He helps people reverse heart disease and arterial plaque, often without drugs (he's a cardiologist): http://www.trackyourplaque.com/blog/ and scroll down for his posts. He is often able to get people off statins. Also, look into a supplement called Sytrinol, clinnically tested to help lower LDL and triglycerides by 30%.
Steve
A study done on people over 70 concluded that the higher their cholesterol, the greater their longevity. Hmmm…. I just renewed my term life insurance for 20 years (at age 57) and the upper limit of cholesterol for the "take and physical and blood work to get a discount price" was 260. I will believe actuaries before a drug company for reasons that should be self-evident. Longevity in women is not extended by statins. Only HDLs of 55+, which can be accomplished with inexpensive niacin (a B vitamin), have been correlated with longevity in women. By the way, only Lp(a) is correlated with plaque problems, so high LDLs is not an indicator for statin use; it's an indication that one needs to test further for Lp(a). Have you also noticed the increase in gout? Cholesterol is used to patch inflamed blood vessels when there is inadequate vitamin C and amino acids to repair them. (By the way, acid preventers decrease the body's ability to break down protein for digestion, putting people with heart disease in the double whammy.) Lowering cholesterol is like shooting Firemen at the seen of a fire. Causation and correlation are two very different things when it comes to good research, particularly when it relates to cholesterol and heart disease. Imagine what enzymes and vitamin C might do, along with adequate B vitamins and minerals for energy production–unfortunately, many make the wrong choice because insurance covers their prescriptions. Eventually, they find out that good health is priceless!

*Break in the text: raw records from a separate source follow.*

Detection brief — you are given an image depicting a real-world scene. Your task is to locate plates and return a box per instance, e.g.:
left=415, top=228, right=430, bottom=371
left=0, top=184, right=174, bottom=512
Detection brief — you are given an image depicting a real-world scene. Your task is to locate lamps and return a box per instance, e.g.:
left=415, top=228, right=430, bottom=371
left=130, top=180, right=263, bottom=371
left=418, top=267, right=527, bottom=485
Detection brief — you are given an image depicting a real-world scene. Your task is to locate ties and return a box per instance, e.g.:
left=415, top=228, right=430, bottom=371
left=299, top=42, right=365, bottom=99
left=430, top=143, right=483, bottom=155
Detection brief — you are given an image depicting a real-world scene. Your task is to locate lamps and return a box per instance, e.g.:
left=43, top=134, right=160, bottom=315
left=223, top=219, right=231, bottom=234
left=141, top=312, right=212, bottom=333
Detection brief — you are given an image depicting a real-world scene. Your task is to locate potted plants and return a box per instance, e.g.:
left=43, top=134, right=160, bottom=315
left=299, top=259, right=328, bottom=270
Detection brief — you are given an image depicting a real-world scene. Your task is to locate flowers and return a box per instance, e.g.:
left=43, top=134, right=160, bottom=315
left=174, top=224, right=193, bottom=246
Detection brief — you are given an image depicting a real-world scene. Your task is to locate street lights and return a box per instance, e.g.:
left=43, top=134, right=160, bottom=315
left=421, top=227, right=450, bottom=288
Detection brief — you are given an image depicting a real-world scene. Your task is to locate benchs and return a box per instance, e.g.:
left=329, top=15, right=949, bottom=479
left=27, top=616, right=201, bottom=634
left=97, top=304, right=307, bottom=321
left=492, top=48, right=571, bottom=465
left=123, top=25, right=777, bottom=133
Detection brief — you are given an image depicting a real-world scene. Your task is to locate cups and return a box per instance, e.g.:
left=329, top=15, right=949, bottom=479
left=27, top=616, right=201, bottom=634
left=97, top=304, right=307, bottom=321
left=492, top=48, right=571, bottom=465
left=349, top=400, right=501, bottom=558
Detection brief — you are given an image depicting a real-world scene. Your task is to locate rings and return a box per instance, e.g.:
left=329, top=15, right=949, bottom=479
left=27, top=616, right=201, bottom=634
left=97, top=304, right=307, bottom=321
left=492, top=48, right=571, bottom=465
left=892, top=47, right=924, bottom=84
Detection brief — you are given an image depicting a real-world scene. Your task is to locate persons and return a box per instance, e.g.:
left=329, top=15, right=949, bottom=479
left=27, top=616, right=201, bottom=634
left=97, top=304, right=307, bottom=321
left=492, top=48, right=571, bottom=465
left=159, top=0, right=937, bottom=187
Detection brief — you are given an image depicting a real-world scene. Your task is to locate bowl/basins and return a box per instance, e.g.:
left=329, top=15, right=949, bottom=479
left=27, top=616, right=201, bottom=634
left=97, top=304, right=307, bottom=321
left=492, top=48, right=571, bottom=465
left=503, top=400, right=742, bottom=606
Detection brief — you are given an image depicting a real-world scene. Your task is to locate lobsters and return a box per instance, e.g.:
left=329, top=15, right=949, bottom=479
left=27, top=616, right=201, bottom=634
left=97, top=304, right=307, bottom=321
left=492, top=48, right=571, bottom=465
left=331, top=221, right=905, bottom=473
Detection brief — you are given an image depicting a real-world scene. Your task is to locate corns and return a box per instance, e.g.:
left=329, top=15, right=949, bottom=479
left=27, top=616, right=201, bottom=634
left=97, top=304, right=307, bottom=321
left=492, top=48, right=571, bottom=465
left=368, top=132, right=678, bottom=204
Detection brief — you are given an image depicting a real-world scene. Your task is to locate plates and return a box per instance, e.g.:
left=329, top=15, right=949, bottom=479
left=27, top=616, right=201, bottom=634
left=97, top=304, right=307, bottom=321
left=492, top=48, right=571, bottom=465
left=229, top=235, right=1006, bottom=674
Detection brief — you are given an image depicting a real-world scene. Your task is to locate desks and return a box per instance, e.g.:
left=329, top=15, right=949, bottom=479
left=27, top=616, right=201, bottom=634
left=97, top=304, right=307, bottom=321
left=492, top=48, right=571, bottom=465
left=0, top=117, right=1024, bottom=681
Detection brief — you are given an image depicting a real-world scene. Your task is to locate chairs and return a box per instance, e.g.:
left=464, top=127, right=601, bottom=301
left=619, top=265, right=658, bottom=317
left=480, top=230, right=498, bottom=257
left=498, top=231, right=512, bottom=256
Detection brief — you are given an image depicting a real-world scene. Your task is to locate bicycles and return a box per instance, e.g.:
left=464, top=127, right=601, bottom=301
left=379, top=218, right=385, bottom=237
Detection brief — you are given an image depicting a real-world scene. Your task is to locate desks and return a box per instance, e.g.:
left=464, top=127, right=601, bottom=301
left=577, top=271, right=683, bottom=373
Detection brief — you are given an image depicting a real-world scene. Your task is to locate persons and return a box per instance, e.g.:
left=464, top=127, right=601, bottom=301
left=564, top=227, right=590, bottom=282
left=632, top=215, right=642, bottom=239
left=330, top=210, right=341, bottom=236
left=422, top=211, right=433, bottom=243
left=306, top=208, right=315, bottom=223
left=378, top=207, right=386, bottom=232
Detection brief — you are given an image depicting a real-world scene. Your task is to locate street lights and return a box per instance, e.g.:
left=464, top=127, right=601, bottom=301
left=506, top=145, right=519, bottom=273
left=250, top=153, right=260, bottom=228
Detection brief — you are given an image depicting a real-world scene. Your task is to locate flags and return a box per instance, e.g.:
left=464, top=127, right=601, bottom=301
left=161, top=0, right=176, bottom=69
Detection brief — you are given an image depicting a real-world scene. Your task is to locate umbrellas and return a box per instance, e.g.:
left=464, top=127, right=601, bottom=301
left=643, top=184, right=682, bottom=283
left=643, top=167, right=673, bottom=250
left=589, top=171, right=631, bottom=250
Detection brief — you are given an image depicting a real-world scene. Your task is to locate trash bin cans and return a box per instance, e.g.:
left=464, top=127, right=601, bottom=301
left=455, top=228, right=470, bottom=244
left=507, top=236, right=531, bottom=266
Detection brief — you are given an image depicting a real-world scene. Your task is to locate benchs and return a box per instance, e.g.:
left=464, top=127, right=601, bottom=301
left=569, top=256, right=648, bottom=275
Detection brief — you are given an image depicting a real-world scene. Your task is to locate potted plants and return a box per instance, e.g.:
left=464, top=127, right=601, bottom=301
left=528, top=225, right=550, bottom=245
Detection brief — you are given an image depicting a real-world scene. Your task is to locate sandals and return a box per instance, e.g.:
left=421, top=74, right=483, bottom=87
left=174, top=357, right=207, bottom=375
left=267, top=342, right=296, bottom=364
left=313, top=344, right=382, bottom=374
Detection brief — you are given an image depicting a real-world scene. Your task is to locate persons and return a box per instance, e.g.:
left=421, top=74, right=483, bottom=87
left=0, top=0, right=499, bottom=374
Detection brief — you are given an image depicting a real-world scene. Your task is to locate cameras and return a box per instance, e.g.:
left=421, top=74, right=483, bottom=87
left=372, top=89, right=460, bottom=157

Please read "Statins, Side Effects and the MisGuided War on Cholesterol" by Dr.David Graveline. Cholesterol is not the cause of heart disease or heart attacks. Look at one of the side effects of statins – heart failure. There is a good reason. I had heart failure and after having an LVAD implant, began a search and program for cardiomyopathy cures. Fifteen months after the implant, I have the LVAD removed as my heart had healed. I have a lot of information on the journey and path, if interested, please contact me at . Thanks
diagnosed cardiomyopathy recently with lower EF-heart function. taking atorvastitin-lipitor for many years. please share your experience.
I have rhabdomyolysis. I would be interested in exchanging letters from anyone else with this terrible disease. I live in Ottawa, Ontario, Canada and have never met anyone else with this.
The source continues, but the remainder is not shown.